Once I saw a film about a man, a black man, who had money, respect and a happy family. He lived as if the world didn’t scold him. And what did he receive in turn for his freed life? Twelve years of bondage. Lied to, spit on, stripped of his identity, and beaten. His neck kissed the thread of a noose but he survived. Why did this happen? Because he lived too loud. I never thought I’d be seeing this similar scenario in 2016. Yet again, another black man dies, not because of gang violence or drugs, not because of cancer or other incurable diseases, not because of a freak accident or old age; but caused by men who were supposed to be protectors of citizens, law practitioners. Alton Sterling was murdered by police officers. Why?
Because he was a black man in America.
Definitely not the same story as Solomon Northup however the similarities lies within the skin. Sterling and Northup had the same pigment and lived loud enough that jealously caught up. The audacity of my comparison is quite obvious. And we Americans believe that slavery ended years ago. It only ended physically but for many of us, black and white, slavery goes on, internally: mentally. And inevitably, history repeats itself.
Some African Americans cling to the slave mentality and some of us don’t even know it. And whites, some of them cling to the slave mentality as well, without knowing it. Of course there is grace for that but when does it end? The United States has come a long way. We are the first in technological advancements, probably next to Asian countries. However America is known for being a world power, you know, “land of the free; home of the brave”? Yet blacks are still struggling to be free. The progress is within the process, but who’s begun it? – The process of releasing each other from the hurt and nastiness that slavery left us.

Data collected
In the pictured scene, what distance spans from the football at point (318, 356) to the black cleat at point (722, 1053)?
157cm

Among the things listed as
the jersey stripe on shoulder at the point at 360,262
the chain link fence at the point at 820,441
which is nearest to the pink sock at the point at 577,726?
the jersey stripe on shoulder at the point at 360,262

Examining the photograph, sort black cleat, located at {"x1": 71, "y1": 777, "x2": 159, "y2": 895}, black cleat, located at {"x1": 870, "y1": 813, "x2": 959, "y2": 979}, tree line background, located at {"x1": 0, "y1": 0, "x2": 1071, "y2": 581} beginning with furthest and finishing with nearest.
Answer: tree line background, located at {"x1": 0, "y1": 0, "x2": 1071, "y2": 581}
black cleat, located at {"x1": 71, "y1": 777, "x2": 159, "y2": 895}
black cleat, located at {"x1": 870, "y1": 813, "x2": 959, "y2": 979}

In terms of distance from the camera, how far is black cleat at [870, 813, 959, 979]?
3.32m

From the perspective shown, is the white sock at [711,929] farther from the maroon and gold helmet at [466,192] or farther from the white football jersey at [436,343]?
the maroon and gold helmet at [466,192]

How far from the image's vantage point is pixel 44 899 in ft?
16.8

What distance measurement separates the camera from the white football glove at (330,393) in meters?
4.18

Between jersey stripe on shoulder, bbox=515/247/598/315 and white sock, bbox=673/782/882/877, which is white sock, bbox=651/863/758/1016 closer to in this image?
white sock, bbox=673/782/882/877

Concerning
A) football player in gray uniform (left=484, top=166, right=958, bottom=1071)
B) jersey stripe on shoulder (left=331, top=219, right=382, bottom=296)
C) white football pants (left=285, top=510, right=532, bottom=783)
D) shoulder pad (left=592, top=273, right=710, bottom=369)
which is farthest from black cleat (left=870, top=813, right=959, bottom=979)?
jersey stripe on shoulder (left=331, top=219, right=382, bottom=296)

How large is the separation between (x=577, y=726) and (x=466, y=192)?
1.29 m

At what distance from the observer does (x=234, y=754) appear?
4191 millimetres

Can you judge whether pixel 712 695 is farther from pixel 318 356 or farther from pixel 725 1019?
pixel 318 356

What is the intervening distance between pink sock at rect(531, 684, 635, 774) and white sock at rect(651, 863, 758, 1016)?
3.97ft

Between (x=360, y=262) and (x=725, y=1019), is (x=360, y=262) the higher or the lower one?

▸ Required actions
1. Retype the passage of the Alton Sterling essay that begins at the words "Once I saw a" and stops after "police officers. Why?".
2. In the Alton Sterling essay, rewrite the paragraph beginning "Definitely not the same story" more briefly, keeping its main facts.
3. Carry on the Alton Sterling essay from where it stops.
The collected data is not needed here.

▸ Replies
1.
Once I saw a film about a man, a black man, who had money, respect and a happy family. He lived as if the world didn’t scold him. And what did he receive in turn for his freed life? Twelve years of bondage. Lied to, spit on, stripped of his identity, and beaten. His neck kissed the thread of a noose but he survived. Why did this happen? Because he lived too loud. I never thought I’d be seeing this similar scenario in 2016. Yet again, another black man dies, not because of gang violence or drugs, not because of cancer or other incurable diseases, not because of a freak accident or old age; but caused by men who were supposed to be protectors of citizens, law practitioners. Alton Sterling was murdered by police officers. Why?

2. Sterling's story differs from Solomon Northup's, but they share the same skin color, and both lived loudly enough that jealousy caught up with them. The writer admits the comparison is bold. Americans believe slavery ended long ago, but it ended only physically. For many black and white people, it continues mentally, and history repeats itself.

3.
How much longer must we go on like this?
Baton Rouge, LA; Sanford, FL; Money, Mississippi; Ferguson, Missouri; and countless others cities could have easily been a Portsmouth, Virginia; Newport News, Va; or Norfolk, Va.
And the only time injustices like these get heard is when it happens. Its been happening way before now. As I said, history repeats itself.
So now what? What do we do with this information? Do we just sit back and let it happen again? Do we relay on government officials to change things? Do we wait on law enforcement to grow something other than hate inside for black people?
Let me first say that the individuals who have been responsible for the negligent deaths of black men in America, are NOT all the same. However it is only a reflection of what the true America looks like. Racism is not over. Discrimination is not dead.
But for those of us who’s heart is burning for revenge or disappointment, shock or pain… We must redirect our aim to the object of inclusion. Both black and white, Latino and Mexican, European and Asian, we must be One.